▸ Texto para leitura
- - - - -
A ecologia dos espíritos e a conservação da biodiversidade na Amazônia

A existência de entes espirituais nos ecossistemas e suas relações com a Amazônia ainda é uma lacuna nos estudos biológicos e antropológicos sobre criação e conservação da biodiversidade na região

17 dez 2025 - 13h15

A situação climática global e suas consequências têm colocado a Amazônia no centro do debate sobre as possibilidades de futuro. O extenso relatório publicado pelo Painel Científico para a Amazônia (SPA) informa que a maior floresta tropical do mundo continua a ser tomada como uma frente de expansão para o capital neoextrativista e agroindustrial, mas também que há uma crescente preocupação e esforços locais e globais com a conservação e proteção da Amazônia em função dos serviços ecossistêmicos que presta ao planeta e por sua enorme sociobiodiversidade.

As vozes dos povos da floresta — indígenas, ribeirinhos e quilombolas, ecoando cada vez mais fortes e atingindo uma audiência cada vez maior — têm sido fundamentais para o reconhecimento tanto da imensa diversidade que constitui a Amazônia quanto dos riscos e agressões a que a floresta e seus povos estão atualmente expostos.

Publicidade

Os conhecimentos indígenas têm um papel ativo no manejo histórico das paisagens, contribuindo para a atual conformação das ecologias amazônicas. Ainda assim, é da perspectiva da governança global e da ciência ocidental que a "proteção" e a "conservação" da Amazônia e de sua biodiversidade são usualmente encaradas.

Os conhecimentos tradicionais nunca estiveram tão em voga e foram tão valorizados nas soluções para a crise climática e ambiental como o são atualmente mas, em boa medida, seguem sendo medidos e pesados frente às ciências naturais, que considera estas ciências ancestrais apenas como suplementares ao conhecimento científico naturalista. Em outras palavras: "explicações culturais" para "fenômenos naturais".

Ao mesmo tempo, como aponta um recente relatório das Nações Unidas, os povos indígenas e comunidades tradicionais estão sendo deixados para trás nos esforços de enfrentamento às mudanças climáticas, onde encontram barreiras estruturais que os impedem de ter acesso aos financiamentos climáticos internacionais.
- - - - -
▸ Dados registrados

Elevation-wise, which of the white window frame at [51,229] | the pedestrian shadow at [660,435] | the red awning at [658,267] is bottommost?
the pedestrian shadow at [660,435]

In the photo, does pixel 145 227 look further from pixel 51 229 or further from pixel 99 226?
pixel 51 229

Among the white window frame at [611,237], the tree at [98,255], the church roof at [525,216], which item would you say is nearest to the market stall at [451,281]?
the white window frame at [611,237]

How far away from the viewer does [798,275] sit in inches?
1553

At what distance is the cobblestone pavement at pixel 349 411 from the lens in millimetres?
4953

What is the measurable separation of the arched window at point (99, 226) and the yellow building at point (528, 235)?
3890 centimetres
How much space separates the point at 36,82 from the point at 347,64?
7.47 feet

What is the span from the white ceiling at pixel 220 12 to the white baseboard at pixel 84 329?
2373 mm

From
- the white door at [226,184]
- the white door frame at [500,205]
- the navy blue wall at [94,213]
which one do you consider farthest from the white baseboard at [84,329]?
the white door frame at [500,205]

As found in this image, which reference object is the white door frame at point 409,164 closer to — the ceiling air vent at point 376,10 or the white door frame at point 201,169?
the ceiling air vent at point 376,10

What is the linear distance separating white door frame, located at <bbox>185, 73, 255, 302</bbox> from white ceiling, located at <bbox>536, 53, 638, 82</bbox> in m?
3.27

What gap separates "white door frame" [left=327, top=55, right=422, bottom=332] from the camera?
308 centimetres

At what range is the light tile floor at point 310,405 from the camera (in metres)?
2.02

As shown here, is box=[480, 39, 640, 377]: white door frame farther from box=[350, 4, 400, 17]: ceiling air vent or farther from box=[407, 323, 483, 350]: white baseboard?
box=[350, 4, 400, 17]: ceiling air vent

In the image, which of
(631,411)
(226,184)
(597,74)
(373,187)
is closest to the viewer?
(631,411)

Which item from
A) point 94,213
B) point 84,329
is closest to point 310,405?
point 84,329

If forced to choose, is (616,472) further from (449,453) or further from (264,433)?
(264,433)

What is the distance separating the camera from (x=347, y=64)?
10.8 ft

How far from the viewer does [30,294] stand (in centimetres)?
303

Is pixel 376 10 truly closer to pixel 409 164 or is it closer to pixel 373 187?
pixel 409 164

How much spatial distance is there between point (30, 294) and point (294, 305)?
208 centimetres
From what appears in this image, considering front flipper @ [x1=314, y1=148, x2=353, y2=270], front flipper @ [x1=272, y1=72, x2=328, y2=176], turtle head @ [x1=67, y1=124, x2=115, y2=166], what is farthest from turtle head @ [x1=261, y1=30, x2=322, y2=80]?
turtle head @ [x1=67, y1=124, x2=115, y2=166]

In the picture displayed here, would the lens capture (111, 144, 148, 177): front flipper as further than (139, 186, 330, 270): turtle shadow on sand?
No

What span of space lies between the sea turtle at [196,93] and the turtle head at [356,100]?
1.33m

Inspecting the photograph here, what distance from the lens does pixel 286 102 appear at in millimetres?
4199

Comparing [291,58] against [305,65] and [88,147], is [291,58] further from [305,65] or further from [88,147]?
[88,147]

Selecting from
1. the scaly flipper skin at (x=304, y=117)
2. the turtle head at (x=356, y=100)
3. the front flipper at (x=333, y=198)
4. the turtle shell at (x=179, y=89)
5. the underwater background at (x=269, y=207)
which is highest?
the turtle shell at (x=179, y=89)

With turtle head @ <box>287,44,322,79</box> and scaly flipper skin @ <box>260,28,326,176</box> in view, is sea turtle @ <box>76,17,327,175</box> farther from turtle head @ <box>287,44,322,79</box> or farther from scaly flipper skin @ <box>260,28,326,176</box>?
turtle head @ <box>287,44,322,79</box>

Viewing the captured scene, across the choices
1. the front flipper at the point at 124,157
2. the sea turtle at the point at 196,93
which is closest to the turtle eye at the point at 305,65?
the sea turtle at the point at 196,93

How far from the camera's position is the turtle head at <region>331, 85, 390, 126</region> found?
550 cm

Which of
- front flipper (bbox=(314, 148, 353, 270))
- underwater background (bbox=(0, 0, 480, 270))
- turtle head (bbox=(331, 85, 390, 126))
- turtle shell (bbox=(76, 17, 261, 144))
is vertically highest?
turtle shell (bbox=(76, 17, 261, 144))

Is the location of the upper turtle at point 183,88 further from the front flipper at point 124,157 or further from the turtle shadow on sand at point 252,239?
- - - - -
▸ Faça isto
No texto sobre a ecologia dos espíritos na Amazônia, troque "ribeirinhos" por "extrativistas" e reproduza o trecho que começa em "As vozes dos" e termina em "estão atualmente expostos.".

▸ Tarefa concluída
As vozes dos povos da floresta — indígenas, extrativistas e quilombolas, ecoando cada vez mais fortes e atingindo uma audiência cada vez maior — têm sido fundamentais para o reconhecimento tanto da imensa diversidade que constitui a Amazônia quanto dos riscos e agressões a que a floresta e seus povos estão atualmente expostos.